*Exercise prompt:*
The part below that opens with the line containing "Schloss Hohenstein (Oberfranken).jpg" and closes with the line containing "Little Tikes Mighty" should be copied exactly, minus any pictures.

*Data to examine:*
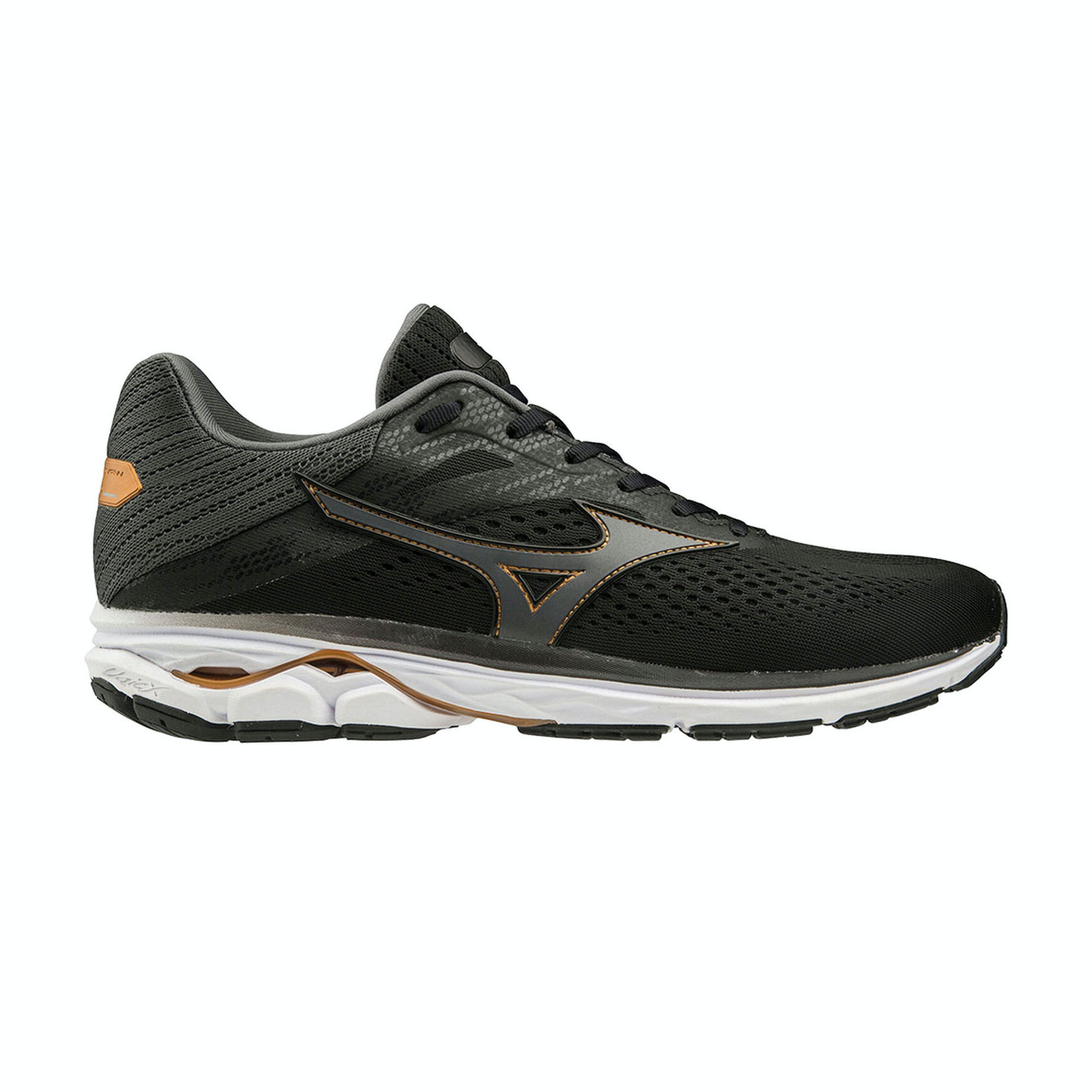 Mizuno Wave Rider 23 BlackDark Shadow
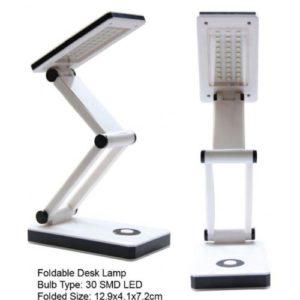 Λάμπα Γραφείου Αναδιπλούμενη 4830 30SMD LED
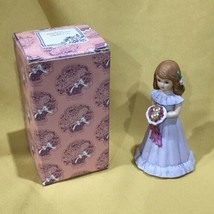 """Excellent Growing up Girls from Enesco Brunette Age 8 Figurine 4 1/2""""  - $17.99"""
--
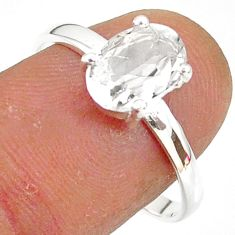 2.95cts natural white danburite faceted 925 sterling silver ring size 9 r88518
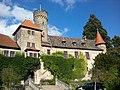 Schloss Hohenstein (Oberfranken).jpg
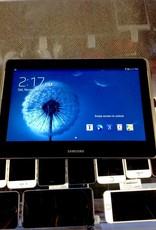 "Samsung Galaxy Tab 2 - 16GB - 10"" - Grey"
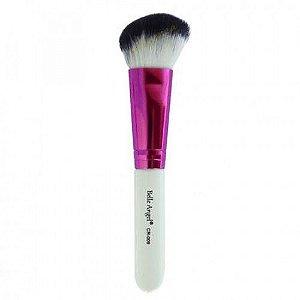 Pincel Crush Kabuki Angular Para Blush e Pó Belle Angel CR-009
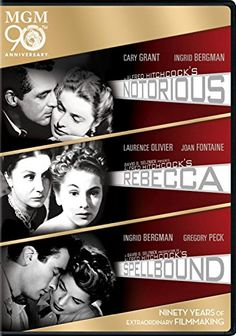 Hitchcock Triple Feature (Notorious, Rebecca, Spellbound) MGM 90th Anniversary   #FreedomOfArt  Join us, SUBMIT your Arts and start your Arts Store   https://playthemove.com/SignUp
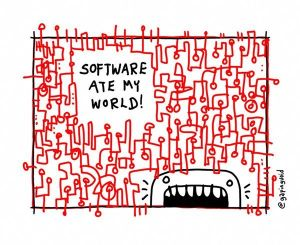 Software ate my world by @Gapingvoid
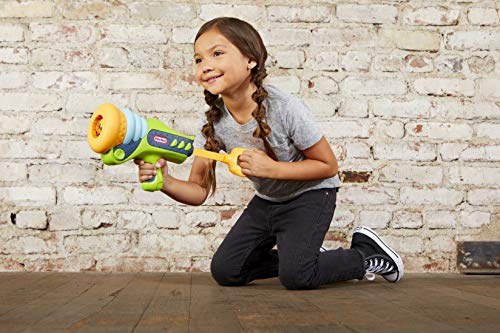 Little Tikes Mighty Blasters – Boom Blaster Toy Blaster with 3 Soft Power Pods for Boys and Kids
---
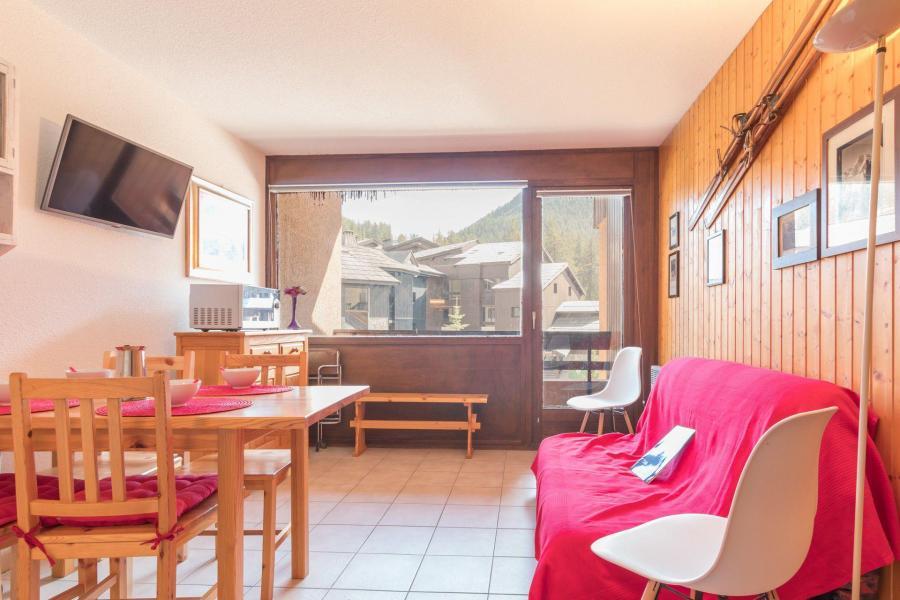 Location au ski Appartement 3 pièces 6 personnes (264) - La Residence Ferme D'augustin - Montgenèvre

*Response:*
 Schloss Hohenstein (Oberfranken).jpg
 "Samsung Galaxy Tab 2 - 16GB - 10"" - Grey"
 Pincel Crush Kabuki Angular Para Blush e Pó Belle Angel CR-009
 Hitchcock Triple Feature (Notorious, Rebecca, Spellbound) MGM 90th Anniversary   #FreedomOfArt  Join us, SUBMIT your Arts and start your Arts Store   https://playthemove.com/SignUp
 Software ate my world by @Gapingvoid
 Little Tikes Mighty Blasters – Boom Blaster Toy Blaster with 3 Soft Power Pods for Boys and Kids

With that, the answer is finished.